Pourtant, il le fallait.

Il attendit de longues minutes, puis il dut s’appuyer des deux mains sur le sol. C’était comme si un coup de poing lui avait explosé la pommette, alors qu’impuissant, il ne pouvait pas bouger. Il se força à rouvrir les yeux et à respirer douloureusement. Ce n’était qu’un flash-back. Il n’était plus dans les geôles de Bouda, mais à Kilsaï. Sa maison était protégée par le Don, personne ne pouvait plus s’en prendre à lui, et sa petite démonstration de puissance, en faisant disparaître le pont, devait avoir calmé les ardeurs des autres. Malheureusement, ce qu’il avait subi avait creusé une faille, dangereuse, car il ne savait pas comment la réparer. Quiconque en soupçonnerait l’existence pourrait s’y engouffrer.

Calme-toi, Sil. Il s’aperçut alors qu’il agrippait convulsivement un objet suspendu à son cou: un minuscule bateau en bois, cordage et coquillages. Alors il desserra les doigts et laissa retomber sa main. Malgré ce que Luke lui avait fait, il n’avait pas pu se résoudre à se débarrasser de son cadeau, alors que cela aurait pourtant été si facile…

Il devait se concentrer. La porte. Il devait franchir la porte. Il puisa dans sa volonté et réussit à se traîner jusqu’à la première pièce de ses appartements. Là, il rampa à une vitesse consternante jusqu’à sa table de chevet et y parvint au moment où il pensait que son corps lui interdirait un mouvement de plus. L’attaque de ce soir avait au moins eu un avantage: elle lui confirmait ce qu’il avait deviné.
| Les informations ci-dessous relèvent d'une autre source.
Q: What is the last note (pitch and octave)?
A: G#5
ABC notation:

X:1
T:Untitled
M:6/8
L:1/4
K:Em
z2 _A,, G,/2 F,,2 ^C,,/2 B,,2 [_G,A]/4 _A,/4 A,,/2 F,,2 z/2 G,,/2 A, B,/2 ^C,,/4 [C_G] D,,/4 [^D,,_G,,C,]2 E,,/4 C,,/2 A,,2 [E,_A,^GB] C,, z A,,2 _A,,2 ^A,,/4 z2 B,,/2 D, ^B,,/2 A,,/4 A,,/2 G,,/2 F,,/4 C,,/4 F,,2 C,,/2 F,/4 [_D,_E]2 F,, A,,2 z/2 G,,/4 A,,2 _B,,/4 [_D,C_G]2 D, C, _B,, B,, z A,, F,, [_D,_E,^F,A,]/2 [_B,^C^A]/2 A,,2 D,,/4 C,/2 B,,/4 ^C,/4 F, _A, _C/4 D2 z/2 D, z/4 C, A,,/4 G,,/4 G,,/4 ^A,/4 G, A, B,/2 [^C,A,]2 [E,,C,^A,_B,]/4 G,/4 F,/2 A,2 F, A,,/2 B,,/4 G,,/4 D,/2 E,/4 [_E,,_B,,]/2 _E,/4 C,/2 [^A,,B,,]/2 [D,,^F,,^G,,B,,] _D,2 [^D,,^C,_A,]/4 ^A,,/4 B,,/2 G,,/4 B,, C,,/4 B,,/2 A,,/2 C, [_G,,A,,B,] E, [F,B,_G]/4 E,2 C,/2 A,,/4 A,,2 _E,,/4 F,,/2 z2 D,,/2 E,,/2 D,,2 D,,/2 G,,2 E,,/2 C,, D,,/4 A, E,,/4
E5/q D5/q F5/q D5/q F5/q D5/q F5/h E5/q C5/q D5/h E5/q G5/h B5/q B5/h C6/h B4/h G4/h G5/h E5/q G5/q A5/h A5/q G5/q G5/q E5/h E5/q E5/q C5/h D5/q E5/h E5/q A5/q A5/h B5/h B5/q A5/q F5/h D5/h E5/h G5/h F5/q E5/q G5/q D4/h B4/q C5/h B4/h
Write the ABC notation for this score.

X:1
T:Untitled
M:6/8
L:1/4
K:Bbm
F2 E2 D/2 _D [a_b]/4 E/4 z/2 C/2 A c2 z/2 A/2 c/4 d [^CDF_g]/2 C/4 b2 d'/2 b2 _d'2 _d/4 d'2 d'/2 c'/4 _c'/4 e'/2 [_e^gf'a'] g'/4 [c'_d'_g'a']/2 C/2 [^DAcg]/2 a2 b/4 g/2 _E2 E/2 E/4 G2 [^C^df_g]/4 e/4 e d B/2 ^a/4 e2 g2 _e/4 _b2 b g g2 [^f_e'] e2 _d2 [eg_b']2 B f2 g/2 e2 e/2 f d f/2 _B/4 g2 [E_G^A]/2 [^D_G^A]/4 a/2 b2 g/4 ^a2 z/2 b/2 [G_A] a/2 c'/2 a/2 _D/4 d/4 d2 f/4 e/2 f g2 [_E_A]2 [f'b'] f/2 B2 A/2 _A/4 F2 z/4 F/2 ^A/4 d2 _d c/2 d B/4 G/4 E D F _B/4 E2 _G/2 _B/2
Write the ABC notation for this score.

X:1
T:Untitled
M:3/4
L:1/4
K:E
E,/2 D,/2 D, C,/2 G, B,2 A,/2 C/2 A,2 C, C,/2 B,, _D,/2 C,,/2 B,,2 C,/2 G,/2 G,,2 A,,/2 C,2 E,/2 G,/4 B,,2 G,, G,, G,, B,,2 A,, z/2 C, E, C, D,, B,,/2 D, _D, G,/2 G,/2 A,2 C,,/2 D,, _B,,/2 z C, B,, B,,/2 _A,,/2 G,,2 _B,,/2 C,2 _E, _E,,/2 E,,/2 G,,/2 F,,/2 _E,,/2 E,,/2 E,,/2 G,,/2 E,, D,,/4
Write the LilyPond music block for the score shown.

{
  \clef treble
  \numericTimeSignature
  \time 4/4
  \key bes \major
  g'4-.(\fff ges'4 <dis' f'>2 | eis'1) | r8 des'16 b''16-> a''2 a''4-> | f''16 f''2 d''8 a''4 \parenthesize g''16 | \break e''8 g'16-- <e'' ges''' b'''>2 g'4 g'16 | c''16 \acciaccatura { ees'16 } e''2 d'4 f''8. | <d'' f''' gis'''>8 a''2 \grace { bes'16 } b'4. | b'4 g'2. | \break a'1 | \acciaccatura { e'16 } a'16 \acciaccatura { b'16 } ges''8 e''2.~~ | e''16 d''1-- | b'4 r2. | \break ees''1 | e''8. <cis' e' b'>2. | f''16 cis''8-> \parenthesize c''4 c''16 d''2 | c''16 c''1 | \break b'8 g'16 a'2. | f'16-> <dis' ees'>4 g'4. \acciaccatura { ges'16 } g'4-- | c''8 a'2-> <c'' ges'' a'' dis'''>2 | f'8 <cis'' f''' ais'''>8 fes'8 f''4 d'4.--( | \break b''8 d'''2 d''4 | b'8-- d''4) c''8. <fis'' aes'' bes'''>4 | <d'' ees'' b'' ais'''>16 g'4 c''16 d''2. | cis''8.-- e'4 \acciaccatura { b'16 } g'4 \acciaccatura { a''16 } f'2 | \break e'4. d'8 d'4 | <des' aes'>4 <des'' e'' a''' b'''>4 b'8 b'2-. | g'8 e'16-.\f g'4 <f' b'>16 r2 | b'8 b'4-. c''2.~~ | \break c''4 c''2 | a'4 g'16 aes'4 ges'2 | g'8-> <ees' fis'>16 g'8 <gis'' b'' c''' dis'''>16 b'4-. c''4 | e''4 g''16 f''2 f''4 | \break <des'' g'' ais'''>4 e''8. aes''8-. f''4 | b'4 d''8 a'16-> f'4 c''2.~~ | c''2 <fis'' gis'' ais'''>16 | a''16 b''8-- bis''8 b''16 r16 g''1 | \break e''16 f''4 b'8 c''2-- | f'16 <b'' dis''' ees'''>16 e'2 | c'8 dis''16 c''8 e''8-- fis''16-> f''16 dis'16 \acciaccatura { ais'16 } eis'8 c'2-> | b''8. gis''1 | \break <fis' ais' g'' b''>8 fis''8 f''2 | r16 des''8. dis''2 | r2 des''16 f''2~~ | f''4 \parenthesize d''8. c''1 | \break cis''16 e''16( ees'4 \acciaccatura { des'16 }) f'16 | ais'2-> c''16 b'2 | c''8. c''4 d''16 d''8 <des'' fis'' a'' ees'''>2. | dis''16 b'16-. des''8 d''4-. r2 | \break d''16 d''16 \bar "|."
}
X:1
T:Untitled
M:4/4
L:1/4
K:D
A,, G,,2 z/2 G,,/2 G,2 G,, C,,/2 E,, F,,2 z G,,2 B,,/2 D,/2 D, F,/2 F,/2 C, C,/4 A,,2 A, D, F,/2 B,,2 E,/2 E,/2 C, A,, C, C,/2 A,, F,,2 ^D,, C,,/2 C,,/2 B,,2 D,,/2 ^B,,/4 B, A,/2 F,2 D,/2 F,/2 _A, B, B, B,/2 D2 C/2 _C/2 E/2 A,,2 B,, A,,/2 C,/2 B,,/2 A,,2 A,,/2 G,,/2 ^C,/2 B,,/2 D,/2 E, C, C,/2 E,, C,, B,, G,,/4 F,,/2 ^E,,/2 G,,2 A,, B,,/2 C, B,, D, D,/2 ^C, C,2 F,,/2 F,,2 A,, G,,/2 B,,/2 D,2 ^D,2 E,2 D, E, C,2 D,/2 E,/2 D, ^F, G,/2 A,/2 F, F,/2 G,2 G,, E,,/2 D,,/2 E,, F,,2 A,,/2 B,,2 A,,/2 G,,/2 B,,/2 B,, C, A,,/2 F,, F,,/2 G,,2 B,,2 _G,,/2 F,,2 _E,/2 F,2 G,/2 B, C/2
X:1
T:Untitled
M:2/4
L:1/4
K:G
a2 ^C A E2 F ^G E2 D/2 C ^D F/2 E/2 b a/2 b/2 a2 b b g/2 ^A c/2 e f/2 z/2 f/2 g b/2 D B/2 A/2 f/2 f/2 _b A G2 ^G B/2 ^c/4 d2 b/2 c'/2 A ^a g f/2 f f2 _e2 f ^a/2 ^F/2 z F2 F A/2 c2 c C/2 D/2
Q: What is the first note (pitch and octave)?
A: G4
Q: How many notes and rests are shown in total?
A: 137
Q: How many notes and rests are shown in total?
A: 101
Une partie des Kils lui était hostile, craignant certainement qu’il ne manipule les nobles à son avantage, perturbant le fragile équilibre qui permettait à la cité d’exister.

L’Egal inspira autant d’air qu’il le put, des larmes brûlantes lui montant aux yeux, puis il se força à l’expirer en continu, par petites bouffées. Ce simple exercice lui permit d’atténuer un peu la douleur, juste assez pour prendre d’une main maladroite les pierres qu’il avait laissées dans le tiroir de la commode. Un contact froid et lisse. Ses doigts qui tremblaient. Le choc sourd des gemmes s’écrasant sur le tapis. Continuant à expirer, Silyen s’empara de l’œil de taureau. Il dut à nouveau faire une pause. Puis il plongea son esprit dans la pierre. L’exercice était ardu, presque trop dans son état de faiblesse, mais l’Egal n’avait pas le choix. Il força le Don à envelopper son corps puis, minutieusement, le front dégoulinant de sueur, commença à réparer les dégâts. Les secondes s’écoulèrent, longues et désagréables. Silyen devait anesthésier chaque centimètre carré qu’il soignait, sinon, il se serait évanoui de douleur. Lorsqu’il finit de réparer sa dernière côte, une aube pâle s’était faufilée à travers les fenêtres.





Note de l'autrice: Ce bout de texte appartenait à l'origine au chapitre précédent, mais je l'en ai détaché pour vous faciliter la lecture, chers lecteurs. ;) Et je suis particulièrement fière d'avoir trouvé l'expression "bac à sable géant", qui est du Silyen pur jus!